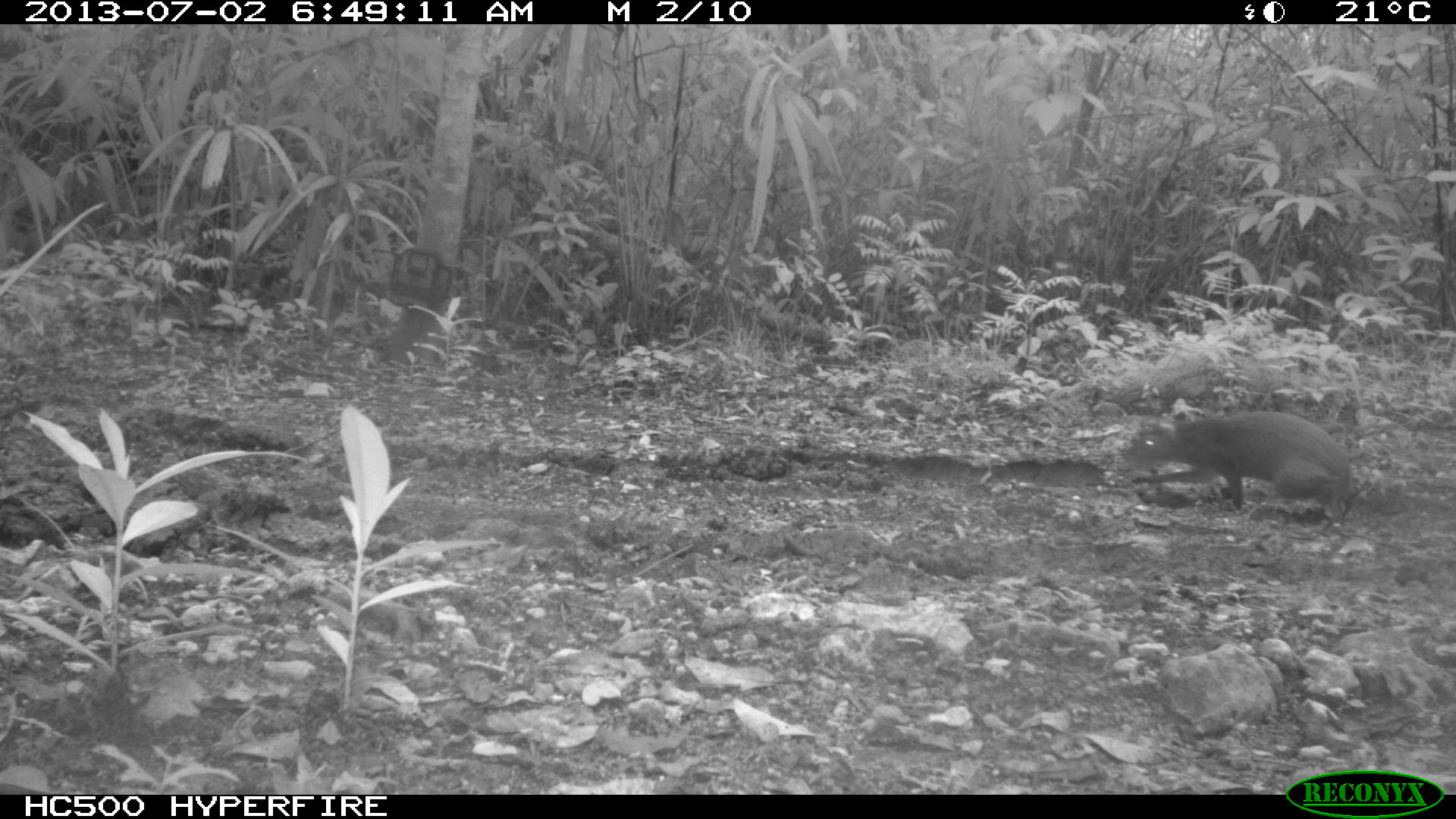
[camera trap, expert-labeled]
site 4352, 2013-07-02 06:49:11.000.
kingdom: Animalia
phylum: Chordata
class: Mammalia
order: Rodentia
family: Dasyproctidae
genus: Dasyprocta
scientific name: Dasyprocta punctata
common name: central american agouti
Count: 1.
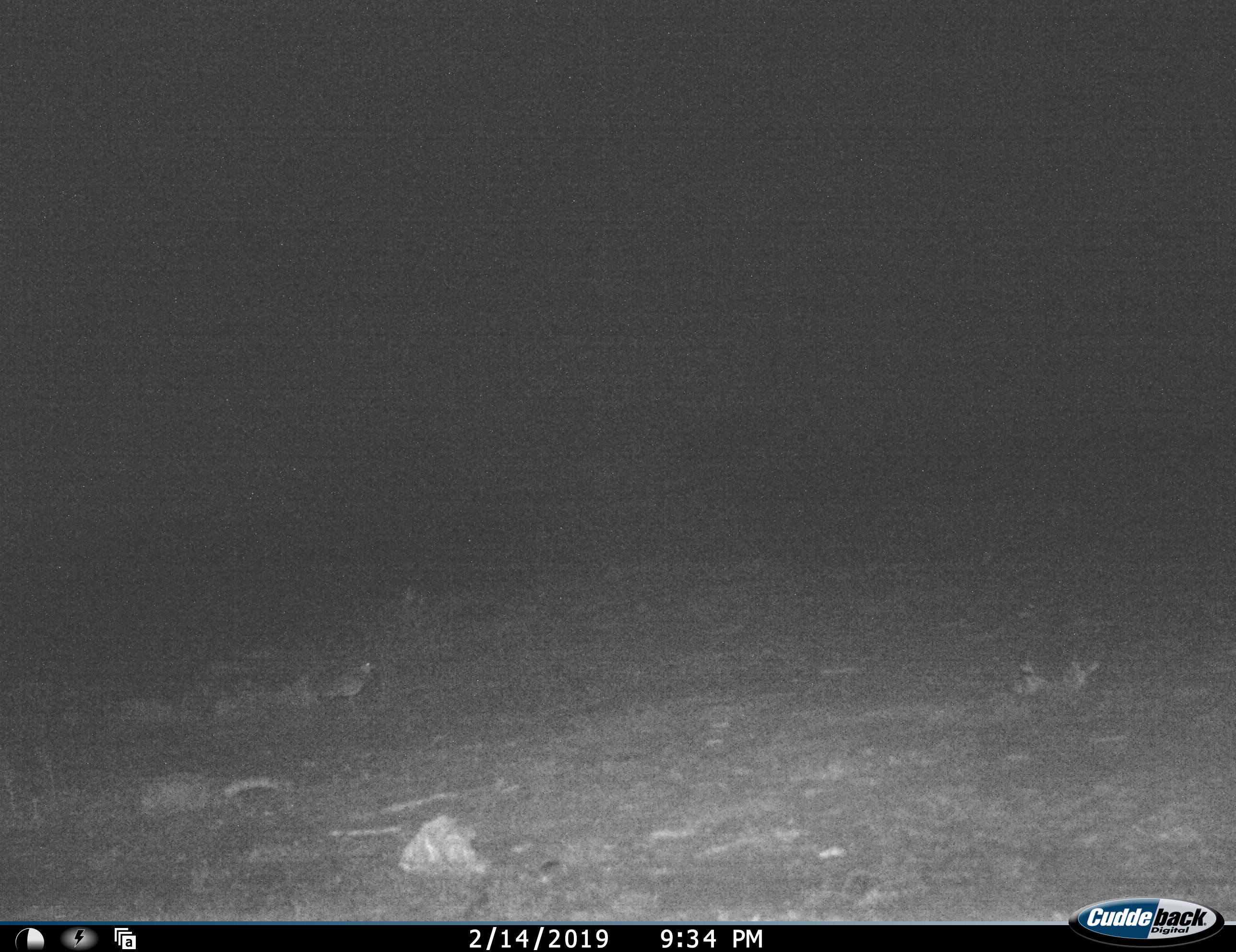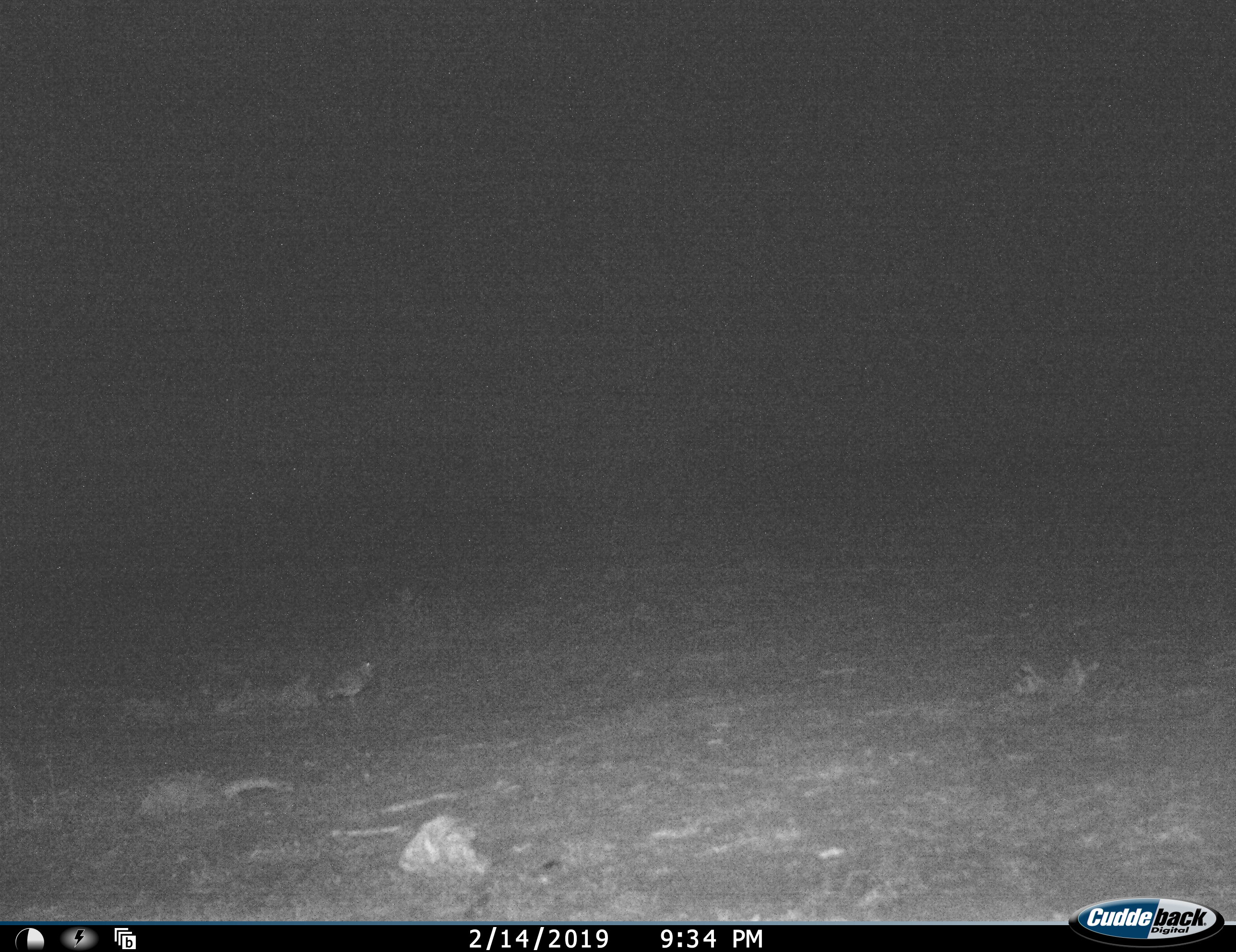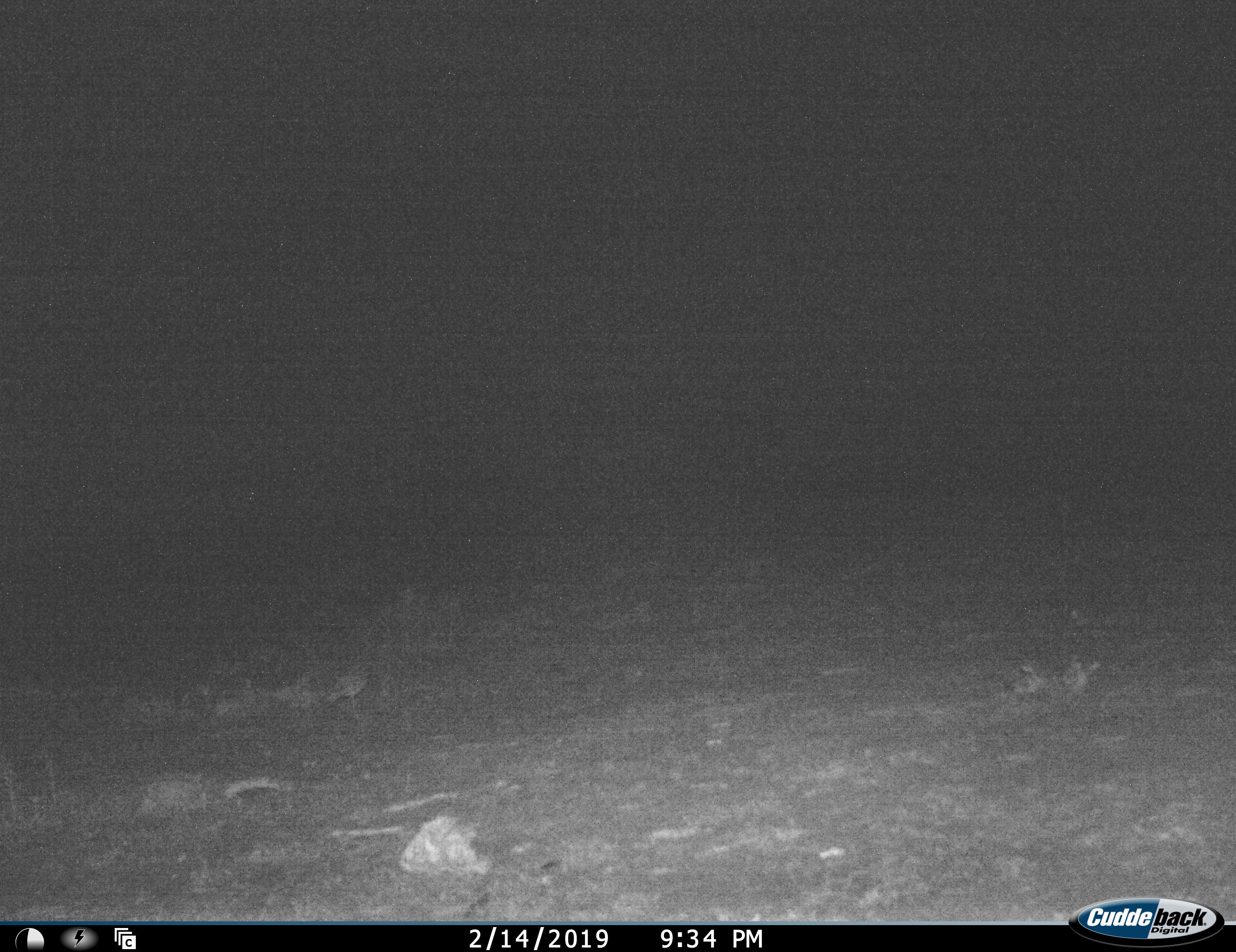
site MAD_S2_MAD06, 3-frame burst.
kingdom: Animalia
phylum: Chordata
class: Aves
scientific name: Aves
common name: bird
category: birdother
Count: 1.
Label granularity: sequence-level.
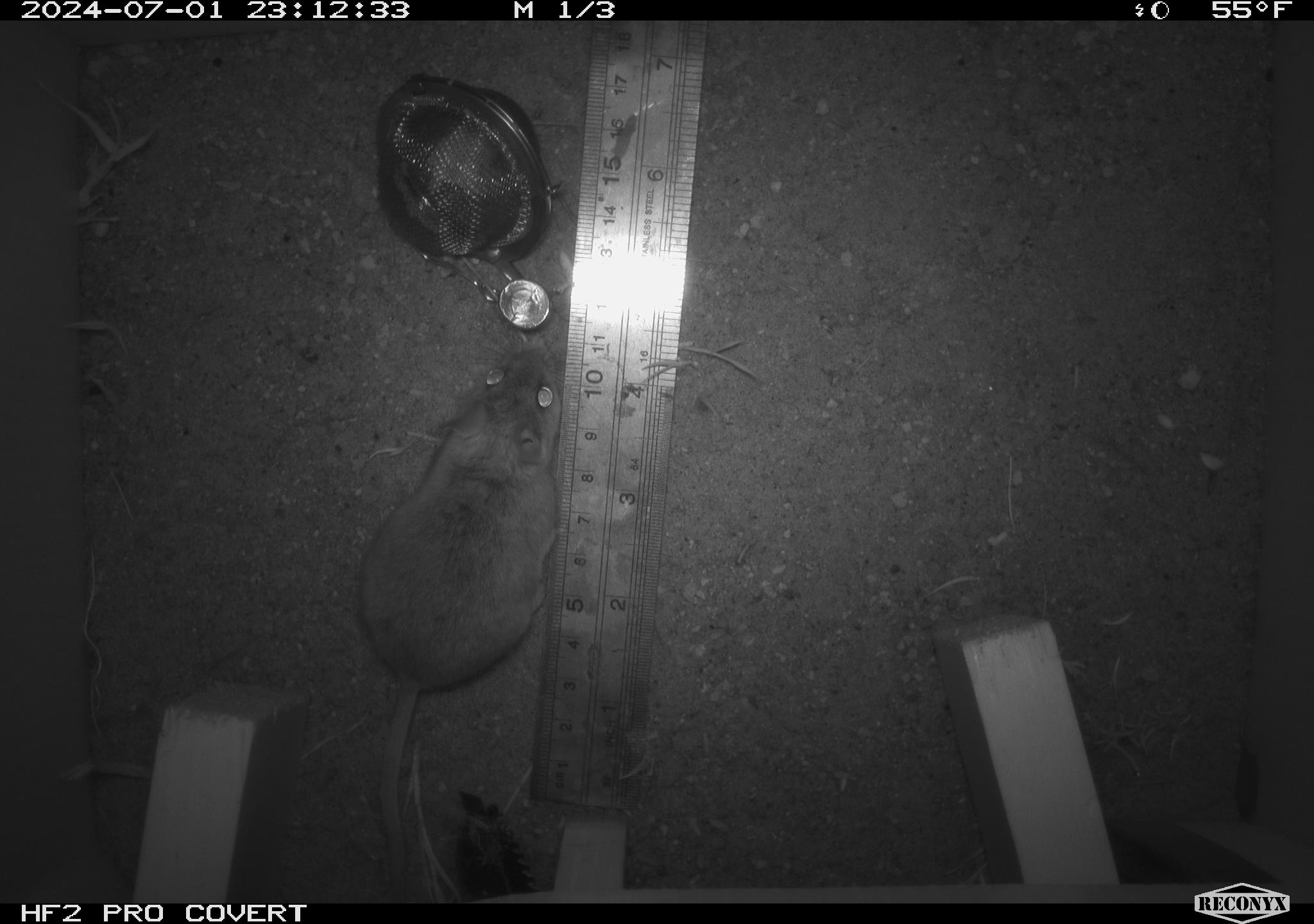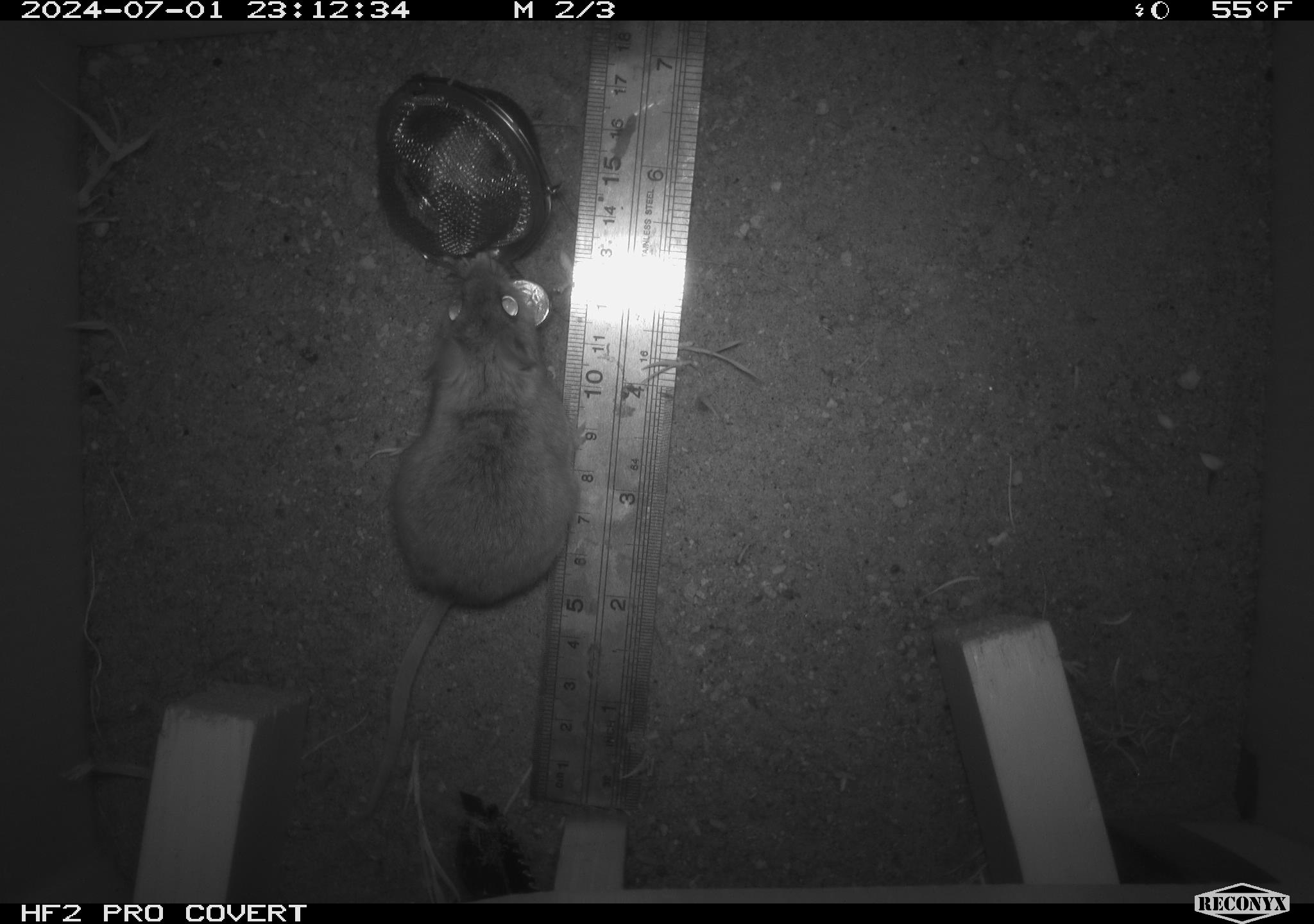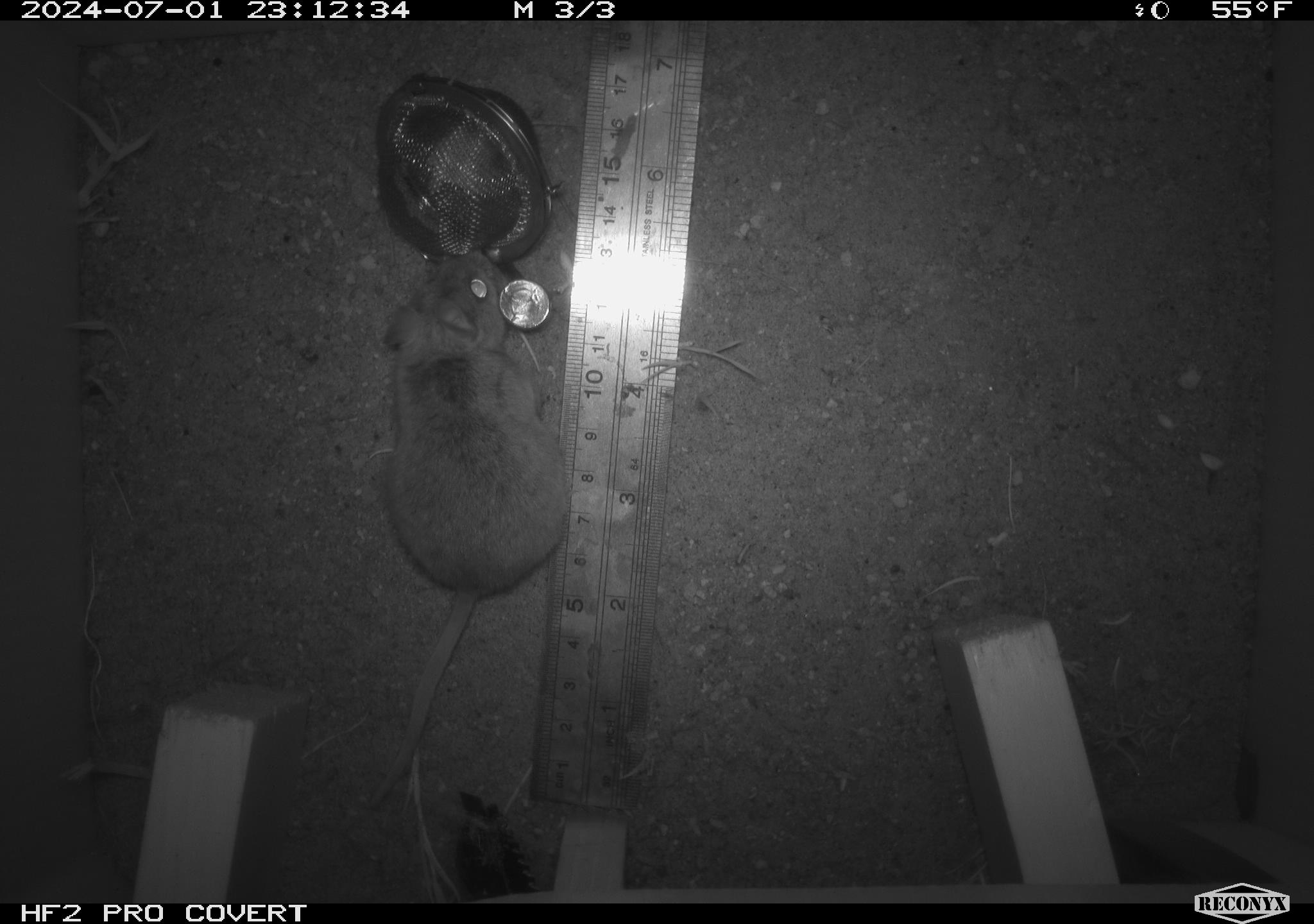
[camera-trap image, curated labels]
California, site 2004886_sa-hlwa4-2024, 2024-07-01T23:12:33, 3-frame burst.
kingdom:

────────────────────────────────────────

Aim of the exercise - Return every line shown above without changing a word, and skip the pictures.

Result below -
[camera trap, expert-labeled]
site 4352, 2013-07-02 06:49:11.000.
kingdom: Animalia
phylum: Chordata
class: Mammalia
order: Rodentia
family: Dasyproctidae
genus: Dasyprocta
scientific name: Dasyprocta punctata
common name: central american agouti
Count: 1.
site MAD_S2_MAD06, 3-frame burst.
kingdom: Animalia
phylum: Chordata
class: Aves
scientific name: Aves
common name: bird
category: birdother
Count: 1.
Label granularity: sequence-level.
[camera-trap image, curated labels]
California, site 2004886_sa-hlwa4-2024, 2024-07-01T23:12:33, 3-frame burst.
kingdom:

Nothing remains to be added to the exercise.